::: Okunacak Bölüm :::

Geçenlerde eğitim konusunu ele almış ve yazımızı şöyle bitirmiştik: Çoklu zekâ kuramında da görüleceği gibi yüce Allah, her insana farklı bir zekâ türü, farklı bir yetenek bahşetmiş. Öyleyse bize düşen; çocuğumuzun ilgisini, yeteneğini keşfetmek ve bu doğrultuda onu yönlendirmek… Belki okula, belki sanayiye, belki ticarete, belki ziraata, belki bilişime…

Çoğu olumlu, bir kısmı da olumsuz pek çok dönüt aldım bu konu ile ilgili. Demek ki insanlarımız bu konuda muzdarip. O nedenle mevzuyu biraz daha açmak istedim.

Önceki yazımızda daha çok çocuklarımız, öğrencilerimiz üzerinden olaya yaklaşmıştık. Dilerseniz bu yazımızda da çalışma hayatı ve geleceğimiz üzerinden durum değerlendirmesi yapalım:

Liseler zorunlu yapılmadan önce sanayiye, esnafa, çarşı-pazara, her hangi bir iş yerine yolunuz düştüğünde kıpır kıpır gençler görürdünüz, bir zamanlar adına çırak dediğimiz, devran böyle devam ederse unutulmaya yüz tutacak kelimeler kategorisine girecek olan. Berbere giderdik, ensemizi bir çırak alırdı evvela. Fırına giderdik, hamura bulanmış bir çırak göze çarpardı hemen…

Şu sıralar rastgele herhangi bir iş yerine gidin, bir çırak görene aşk olsun! Bir değerlendirme isteyin bu konuda, esnafa bir dokunun da bin ah işitin bakalım!

Sorun sadece esnafın, iş dünyasının çırak bulamaması değil elbette. Doğrudur, iş dünyası neredeyse kapitalist bir çarka dönüşmüş vaziyette. Kesinlikle bizim önerdiğimiz bu acımasız sistemin çarkı, dişlileri arasında Anadolu`nun masum insanlarının ezilmesi değil.

Ancak bizim arzu ettiğimiz, dile getirdiğimiz, üzerinde kafa yorduğumuz nokta şu: Çocuklarımızın yarınları, gelecekteki iş kaygıları.

::: Veri Bölümü :::

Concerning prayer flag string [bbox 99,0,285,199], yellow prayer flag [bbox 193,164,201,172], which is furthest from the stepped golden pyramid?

:::

> Alıştırma Koşulları
Çıraklık ve eğitim üzerine yazıda "Önceki yazımızda daha" sözlerinden aşağıya, "ah işitin bakalım!" sözlerine kadar her şeyi olduğu gibi yineleyin.

> Cevap Aşağıda
Önceki yazımızda daha çok çocuklarımız, öğrencilerimiz üzerinden olaya yaklaşmıştık. Dilerseniz bu yazımızda da çalışma hayatı ve geleceğimiz üzerinden durum değerlendirmesi yapalım:

Liseler zorunlu yapılmadan önce sanayiye, esnafa, çarşı-pazara, her hangi bir iş yerine yolunuz düştüğünde kıpır kıpır gençler görürdünüz, bir zamanlar adına çırak dediğimiz, devran böyle devam ederse unutulmaya yüz tutacak kelimeler kategorisine girecek olan. Berbere giderdik, ensemizi bir çırak alırdı evvela. Fırına giderdik, hamura bulanmış bir çırak göze çarpardı hemen…

Şu sıralar rastgele herhangi bir iş yerine gidin, bir çırak görene aşk olsun! Bir değerlendirme isteyin bu konuda, esnafa bir dokunun da bin ah işitin bakalım!